Come è stato
giustamente osservato, è una pittura non di rappresentazione ma di
azione; non raffigura qualcosa di accaduto e rievocato, ma qualcosa che
si vuole che accada e che si anticipa col pensiero. Il gesto che
traccia l’immagine del bisonte ha la stessa dinamica del gesto del
cacciatore che, domani, fermerà la sua corsa nella radura: la
figurazione è come la prova, in palestra, dell’opera che si dovrà
sostenere, in campo.
I cacciatori di
Lascaux o di Altamira non potevano avere chiare nozioni sulla forma, la
struttura anatomica del bisonte o della renna: per essi esisteva
soltanto l’animale in corsa con cui dovevano misurarsi.
Il movimento
dell’altro è anche il proprio: l’identificazione del cacciatore con la
fiera non è soltanto magica ma esistenziale.
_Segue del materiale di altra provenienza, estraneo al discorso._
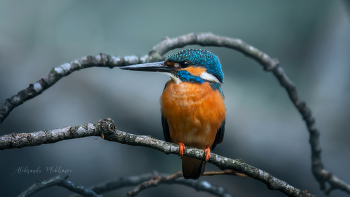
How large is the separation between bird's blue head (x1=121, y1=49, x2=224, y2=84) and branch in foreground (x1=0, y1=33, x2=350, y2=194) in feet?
0.81

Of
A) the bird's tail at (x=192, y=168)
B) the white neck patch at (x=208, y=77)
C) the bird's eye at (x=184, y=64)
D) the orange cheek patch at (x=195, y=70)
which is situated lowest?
the bird's tail at (x=192, y=168)

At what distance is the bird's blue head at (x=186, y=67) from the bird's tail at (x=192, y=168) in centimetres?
41

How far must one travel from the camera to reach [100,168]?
134 cm

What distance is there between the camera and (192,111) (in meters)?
1.15

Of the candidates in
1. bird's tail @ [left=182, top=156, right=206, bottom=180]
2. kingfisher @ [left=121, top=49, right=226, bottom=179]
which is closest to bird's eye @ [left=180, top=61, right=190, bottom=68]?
kingfisher @ [left=121, top=49, right=226, bottom=179]

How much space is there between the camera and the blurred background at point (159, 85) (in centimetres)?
130

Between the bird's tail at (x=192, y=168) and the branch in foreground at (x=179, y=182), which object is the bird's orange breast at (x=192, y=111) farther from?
the branch in foreground at (x=179, y=182)

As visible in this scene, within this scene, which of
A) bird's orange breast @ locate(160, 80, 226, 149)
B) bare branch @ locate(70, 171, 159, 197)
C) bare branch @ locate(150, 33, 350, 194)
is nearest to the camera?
bird's orange breast @ locate(160, 80, 226, 149)

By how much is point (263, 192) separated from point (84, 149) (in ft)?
3.30

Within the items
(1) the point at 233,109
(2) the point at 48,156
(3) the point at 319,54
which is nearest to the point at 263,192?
(1) the point at 233,109

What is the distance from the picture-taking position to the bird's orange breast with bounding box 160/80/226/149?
1.16 metres

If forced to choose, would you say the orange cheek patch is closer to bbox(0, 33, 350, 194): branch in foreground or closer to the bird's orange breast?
the bird's orange breast

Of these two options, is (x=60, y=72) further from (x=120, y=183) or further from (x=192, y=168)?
(x=192, y=168)

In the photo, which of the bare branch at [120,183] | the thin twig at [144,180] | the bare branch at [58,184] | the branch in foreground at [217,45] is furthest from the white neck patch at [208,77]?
the bare branch at [58,184]
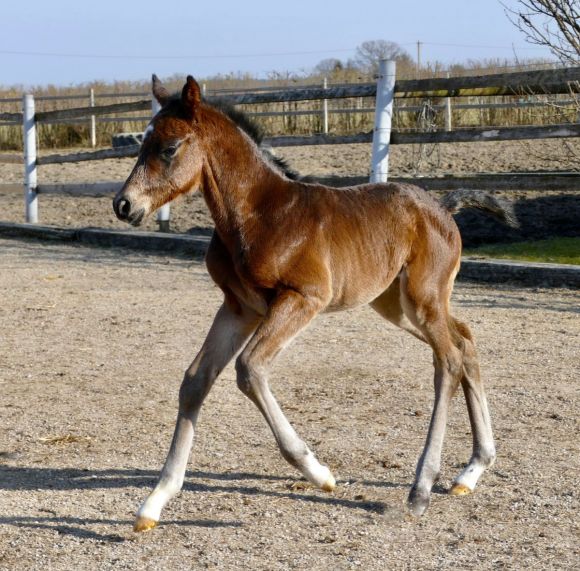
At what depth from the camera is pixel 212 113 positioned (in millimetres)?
4496

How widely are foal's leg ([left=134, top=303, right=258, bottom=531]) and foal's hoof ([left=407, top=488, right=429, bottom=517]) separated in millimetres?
958

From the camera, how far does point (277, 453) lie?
16.8 feet

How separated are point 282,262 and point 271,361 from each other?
0.43 m

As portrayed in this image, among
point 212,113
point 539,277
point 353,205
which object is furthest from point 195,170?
point 539,277

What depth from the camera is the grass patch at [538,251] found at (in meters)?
10.7

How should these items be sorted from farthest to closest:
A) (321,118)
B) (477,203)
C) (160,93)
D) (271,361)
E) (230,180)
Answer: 1. (321,118)
2. (477,203)
3. (160,93)
4. (230,180)
5. (271,361)

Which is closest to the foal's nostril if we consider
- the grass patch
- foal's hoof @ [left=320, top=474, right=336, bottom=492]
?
foal's hoof @ [left=320, top=474, right=336, bottom=492]

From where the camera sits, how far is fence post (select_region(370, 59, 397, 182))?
1130cm

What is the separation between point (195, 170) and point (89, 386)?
8.21 ft

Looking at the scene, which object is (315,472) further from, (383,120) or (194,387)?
(383,120)

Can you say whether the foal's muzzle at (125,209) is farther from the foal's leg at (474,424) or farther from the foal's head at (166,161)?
the foal's leg at (474,424)

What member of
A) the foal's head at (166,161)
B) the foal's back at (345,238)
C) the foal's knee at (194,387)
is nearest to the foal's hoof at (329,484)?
the foal's knee at (194,387)

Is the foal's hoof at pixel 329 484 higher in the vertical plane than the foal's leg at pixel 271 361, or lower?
lower

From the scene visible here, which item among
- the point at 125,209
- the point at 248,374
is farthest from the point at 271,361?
the point at 125,209
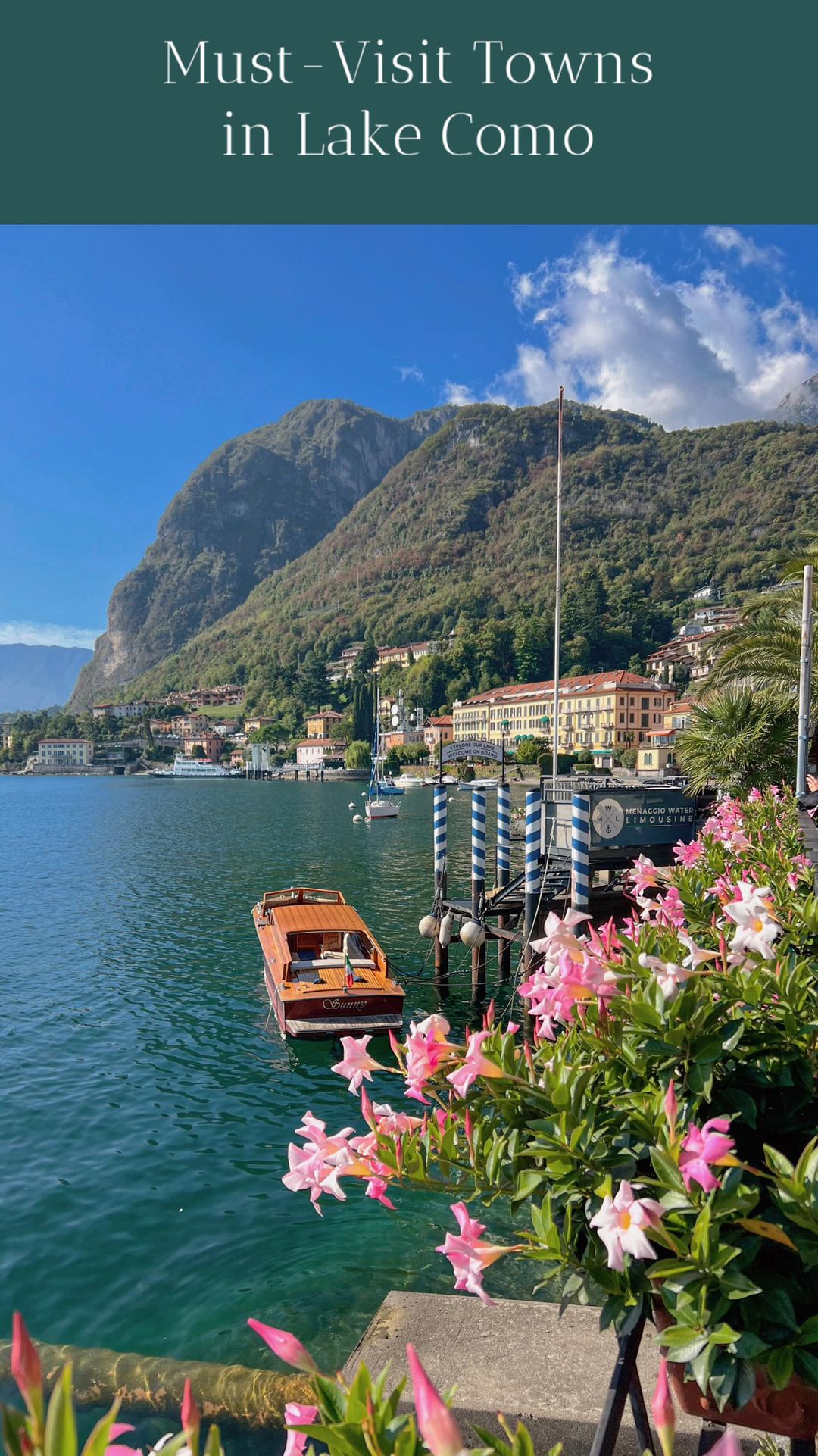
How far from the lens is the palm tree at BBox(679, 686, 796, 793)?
20.9m

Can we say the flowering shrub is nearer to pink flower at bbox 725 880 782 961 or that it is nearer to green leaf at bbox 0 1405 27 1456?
pink flower at bbox 725 880 782 961

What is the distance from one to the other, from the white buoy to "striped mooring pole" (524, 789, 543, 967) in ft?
4.23

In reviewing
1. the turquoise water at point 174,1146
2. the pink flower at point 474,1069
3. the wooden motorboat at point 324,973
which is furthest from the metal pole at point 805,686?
the pink flower at point 474,1069

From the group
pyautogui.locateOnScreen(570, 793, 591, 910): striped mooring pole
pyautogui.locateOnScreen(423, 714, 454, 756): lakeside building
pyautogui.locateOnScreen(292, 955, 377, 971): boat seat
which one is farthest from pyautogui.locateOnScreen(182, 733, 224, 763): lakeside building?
pyautogui.locateOnScreen(570, 793, 591, 910): striped mooring pole

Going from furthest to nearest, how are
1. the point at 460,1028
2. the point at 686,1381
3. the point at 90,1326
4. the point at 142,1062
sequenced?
the point at 460,1028, the point at 142,1062, the point at 90,1326, the point at 686,1381

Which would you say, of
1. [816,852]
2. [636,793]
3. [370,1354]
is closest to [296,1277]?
[370,1354]

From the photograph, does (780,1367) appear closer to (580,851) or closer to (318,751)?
(580,851)

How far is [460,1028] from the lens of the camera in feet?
53.9

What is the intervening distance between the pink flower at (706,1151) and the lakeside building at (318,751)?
164 m

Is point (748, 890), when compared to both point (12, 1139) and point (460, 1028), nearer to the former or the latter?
point (12, 1139)

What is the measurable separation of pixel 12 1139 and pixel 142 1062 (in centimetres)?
323

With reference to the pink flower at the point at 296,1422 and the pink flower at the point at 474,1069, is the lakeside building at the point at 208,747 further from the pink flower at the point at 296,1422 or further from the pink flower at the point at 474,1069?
the pink flower at the point at 296,1422

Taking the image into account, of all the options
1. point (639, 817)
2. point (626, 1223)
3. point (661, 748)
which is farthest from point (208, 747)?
point (626, 1223)

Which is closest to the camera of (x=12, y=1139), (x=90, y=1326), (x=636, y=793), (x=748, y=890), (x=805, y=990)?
(x=805, y=990)
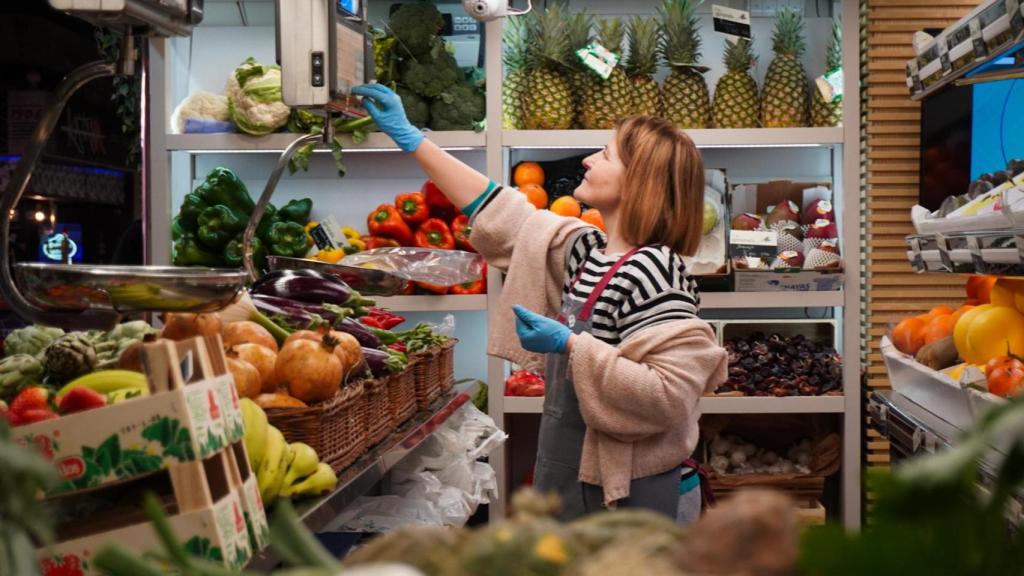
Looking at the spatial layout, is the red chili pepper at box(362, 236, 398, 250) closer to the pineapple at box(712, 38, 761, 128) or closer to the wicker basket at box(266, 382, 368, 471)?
the pineapple at box(712, 38, 761, 128)

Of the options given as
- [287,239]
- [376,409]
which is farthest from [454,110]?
[376,409]

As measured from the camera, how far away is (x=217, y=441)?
141cm

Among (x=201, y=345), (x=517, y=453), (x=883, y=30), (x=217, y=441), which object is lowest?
(x=517, y=453)

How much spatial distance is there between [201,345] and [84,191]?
12.9 ft

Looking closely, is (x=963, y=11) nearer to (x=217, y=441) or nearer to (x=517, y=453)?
(x=517, y=453)

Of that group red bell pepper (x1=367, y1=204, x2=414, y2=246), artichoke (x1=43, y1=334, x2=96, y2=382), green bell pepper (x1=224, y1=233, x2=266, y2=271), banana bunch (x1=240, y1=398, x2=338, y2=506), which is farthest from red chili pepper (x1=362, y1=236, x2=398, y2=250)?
artichoke (x1=43, y1=334, x2=96, y2=382)

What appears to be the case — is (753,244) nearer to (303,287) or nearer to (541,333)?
(541,333)

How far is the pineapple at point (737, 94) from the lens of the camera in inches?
178

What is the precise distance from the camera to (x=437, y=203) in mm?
4652

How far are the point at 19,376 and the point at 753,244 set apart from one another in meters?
3.26

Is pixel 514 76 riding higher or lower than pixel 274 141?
higher

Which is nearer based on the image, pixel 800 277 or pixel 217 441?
pixel 217 441

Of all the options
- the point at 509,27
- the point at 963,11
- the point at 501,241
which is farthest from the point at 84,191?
the point at 963,11

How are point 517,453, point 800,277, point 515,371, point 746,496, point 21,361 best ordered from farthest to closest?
1. point 517,453
2. point 515,371
3. point 800,277
4. point 21,361
5. point 746,496
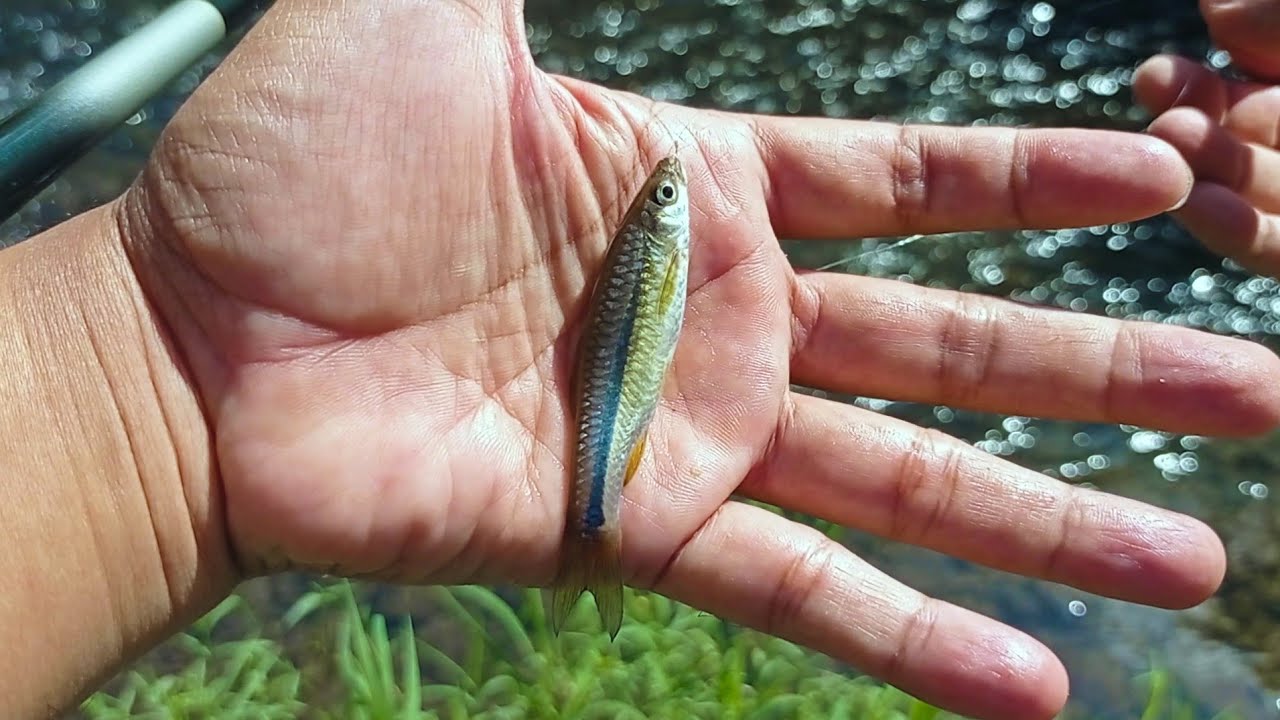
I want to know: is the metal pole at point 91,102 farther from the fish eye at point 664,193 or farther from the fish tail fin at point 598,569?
the fish tail fin at point 598,569

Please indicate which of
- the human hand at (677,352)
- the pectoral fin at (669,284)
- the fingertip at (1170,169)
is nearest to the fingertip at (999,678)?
the human hand at (677,352)

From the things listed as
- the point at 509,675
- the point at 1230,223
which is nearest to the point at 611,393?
the point at 509,675

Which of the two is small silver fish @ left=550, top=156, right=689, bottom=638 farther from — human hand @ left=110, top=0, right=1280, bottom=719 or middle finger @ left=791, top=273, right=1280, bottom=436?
middle finger @ left=791, top=273, right=1280, bottom=436

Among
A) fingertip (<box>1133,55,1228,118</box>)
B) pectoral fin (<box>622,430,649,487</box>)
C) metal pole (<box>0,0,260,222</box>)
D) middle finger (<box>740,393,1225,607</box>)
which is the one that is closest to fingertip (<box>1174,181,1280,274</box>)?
fingertip (<box>1133,55,1228,118</box>)

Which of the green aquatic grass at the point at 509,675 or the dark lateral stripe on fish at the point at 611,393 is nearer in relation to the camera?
the dark lateral stripe on fish at the point at 611,393

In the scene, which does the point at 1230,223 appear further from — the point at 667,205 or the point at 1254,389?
the point at 667,205

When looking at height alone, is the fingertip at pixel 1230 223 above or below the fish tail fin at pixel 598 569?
above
Con i pochi colori di cui
dispone (terre, carbone, succhi d’erbe) il pittore-cacciatore fissa
soltanto ciò che percepisce in quell’ istante: la massa lanciata, la
curva della groppa inarcata nel balzo, la tensione nervosa dei garretti,
la dislocazione delle masse muscolari, il fremito delle narici.
Un’ immagine
fulminea non è necessariamente un’immagine schematica: talvolta la
visione rapida coglie e mette a fuoco particolari che una visione meno
concitata non rivelerebbe, ed un accenno istantaneo basta a suggerire
sinteticamente l’insieme. E’ questa presa immediata, quasi violenta, che
costituisce il fascino delle figurazioni paleolitiche.